## WORK INSTRUCTIONS
A: In the tool description below, which pass rates does the calibration step suggest thresholds for?
B: For each statement, say whether it agrees with the tool description below, and quote the words that decide it. (i) The tool uses OpenMP for parallel processing. (ii) Metric caching is based on timestamps. (iii) Diversity selection relies on a two-dimensional grid.
C: Transcribe word for word the part of the tool description below starting with "See Installation for" and going on through "60%, 40%, 20%).".

## EXTRACTED TEXT
====

High-performance, diversity-aware frame sampling tool for autonomous underwater vehicle (AUV) midwater transect video. Extracts sparse, high-quality frames distributed across varied visual conditions for training computer vision models.

What is this?

When training computer vision models on underwater video, you need a representative dataset that captures the full range of visual conditions your model will encounter. However:

  • Temporal redundancy: Adjacent frames in video are nearly identical
  • Limited diversity: Long transects may have repetitive scenes
  • Quality issues: Motion blur, poor lighting, and featureless frames reduce training value

Triton Video Sampling solves this by:

  1. Filtering frames that fail quality checks (brightness, sharpness, information content)
  2. Selecting a diverse subset that spans the full range of visual conditions
  3. Enforcing temporal separation to avoid redundant similar frames

Key Features

  • High Performance: Parallel processing with OpenMP, metric caching
  • 🎯 Quality Gates: Reject dark, blurry, or featureless frames
  • 🌈 Diversity Selection: 3D grid-based sampling ensures visual variety
  • ⏱️ Temporal Filtering: Enforces minimum time gaps between frames
  • 🎨 Interest Scoring: Prioritizes visually rich, sharp, dynamic content
  • 🔧 Calibration Tools: Tune thresholds to your data with quantitative feedback
  • 💾 Metric Caching: Hash-based caching for fast re-runs

Quick Start

1. Build

mkdir build && cd build
cmake ..
make -j$(nproc)

See Installation for detailed build instructions and dependencies.

2. Calibrate

Analyze a sample video to determine appropriate quality thresholds:

./calibrate /path/to/sample_video.mp4 --sample-fps 2.0

This reports metric distributions and suggests thresholds for different pass rates (80%, 60%, 40%, 20%).

====

## RECORDED INFORMATION
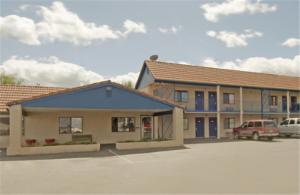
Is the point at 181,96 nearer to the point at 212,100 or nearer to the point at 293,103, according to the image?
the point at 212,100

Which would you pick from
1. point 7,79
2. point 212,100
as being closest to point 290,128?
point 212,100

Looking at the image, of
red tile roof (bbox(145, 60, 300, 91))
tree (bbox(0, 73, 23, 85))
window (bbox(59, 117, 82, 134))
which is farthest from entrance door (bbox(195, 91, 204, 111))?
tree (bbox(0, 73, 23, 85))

====

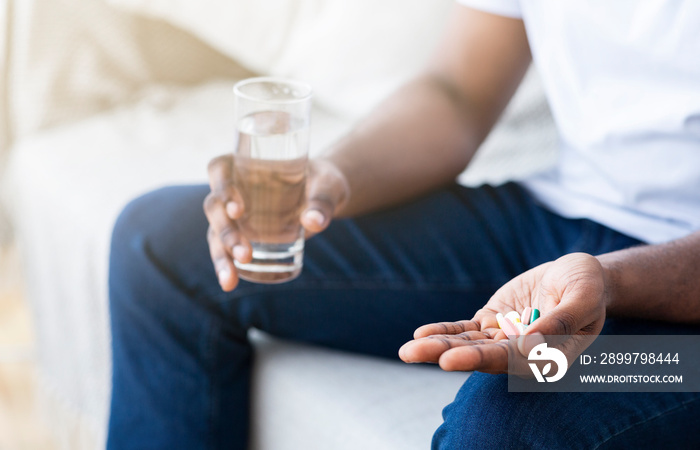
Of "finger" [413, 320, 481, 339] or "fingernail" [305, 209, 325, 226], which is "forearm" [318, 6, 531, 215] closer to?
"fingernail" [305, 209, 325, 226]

====

## SOLUTIONS TO THE TASKS
A: It suggests thresholds for pass rates of 80%, 60%, 40%, and 20%.

B:
(i) Yes: "Parallel processing with OpenMP, metric caching"
(ii) No: "Hash-based caching for fast re-runs"
(iii) No: "3D grid-based sampling ensures visual variety"

C:
See Installation for detailed build instructions and dependencies.

2. Calibrate

Analyze a sample video to determine appropriate quality thresholds:

./calibrate /path/to/sample_video.mp4 --sample-fps 2.0

This reports metric distributions and suggests thresholds for different pass rates (80%, 60%, 40%, 20%).